In the first year of the deal, Asik would make $5 million, followed by about $5.2 million in year two. That third year would pay the center over $14 million, however, which is what could force the team to balk. The loophole here is that the team offering the deal is allowed to average the cost over the life of the contract—$8 million a season in this case—but the team matching the deal has to count actual numbers against their cap. Chicago would be fine in years one and two, but year three would destroy them as repeat luxury tax offenders, which they could very well be by 2015.
If they were to match the offer sheet to keep Asik, Chicago would have $59 million already committed to four players (Asik, Rose, Joakim Noah, and Carlos Boozer) for the 2014-15 season, though there’s virtually zero chance the Bulls keep their fingers off the amnesty trigger with Boozer by that point. Even if they remove his salary off the books that year, they’ll still be on the hook for $45 million for the other three, which is quite a bit of money committed for a team three years away.
Regardless of what happens down the line, though, a match for Asik would bump them right up against the luxury tax threshold for next season, despite the fact that they’d only have nine players under contract. Assuming they cut Kyle Korver, who only has $500,000 of his next year’s salary guaranteed, the Bulls would be less than $1 million away from paying luxury tax, and this isn’t a team that typically bites the bullet and pays the luxury tax. Considering Rose is out for most (if not all) of next season and the new CBA is so punitive for repeat tax offenders, it would be hard to justify paying it next year, when expectations are relatively low for the team anyway.

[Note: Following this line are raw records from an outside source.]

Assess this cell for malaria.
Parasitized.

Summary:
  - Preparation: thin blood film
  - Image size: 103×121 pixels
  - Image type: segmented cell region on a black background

To match Asik, Chicago would have to amnesty Boozer at some point (which they were probably going to do anyway), and then eventually make a decision between Noah and Asik sometime before the ’14-’15 season begins. There’s also the possibility that, by the time Asik is in that pricey third season of his deal, a $14 million expiring deal for a talented young player could end up being a pretty nice trade chip.
And none of this even takes into consideration retention of Luol Deng or, perhaps more interestingly, an eventual extension for Taj Gibson, which would be almost impossible to do with this kind of money on the books. Gibson might be the more valued asset for the Bulls, particularly if Boozer isn’t in the long-term plans for the team. There’s also the argument that using the amnesty provision on Boozer shouldn’t be to re-sign the bench, but to bring in another star. Do great teams hamper themselves with expensive benches, or invest in studs and then rotate the role guys in and out as necessary?
Whatever ends up happening, Houston did their job in offering Asik just enough money to be reasonable (an $8 million-per-year average isn’t outrageous for him at all), but also just enough money to make the debate about matching plenty interesting. Two weeks from now, we’ll see what the Bulls do, but Forman and team president John Paxson are almost surely cursing Daryl Morey as they begin their deliberations. Between the money they’d have to pay to amnesty Boozer to keep Asik, or even the luxury tax penalties they’d have to pay for Asik, it results in Chicago paying way more than they need to for a backup center. That’s why it doesn’t seem likely the Bulls will match this deal.
Houston definitely has put Chicago in quite a pickle, which perfectly personifies the delicate art of signing restricted agents under the new CBA. And it won’t be the last time we see the Gilbert Arenas loophole used in free agency, either. This one’s just the first.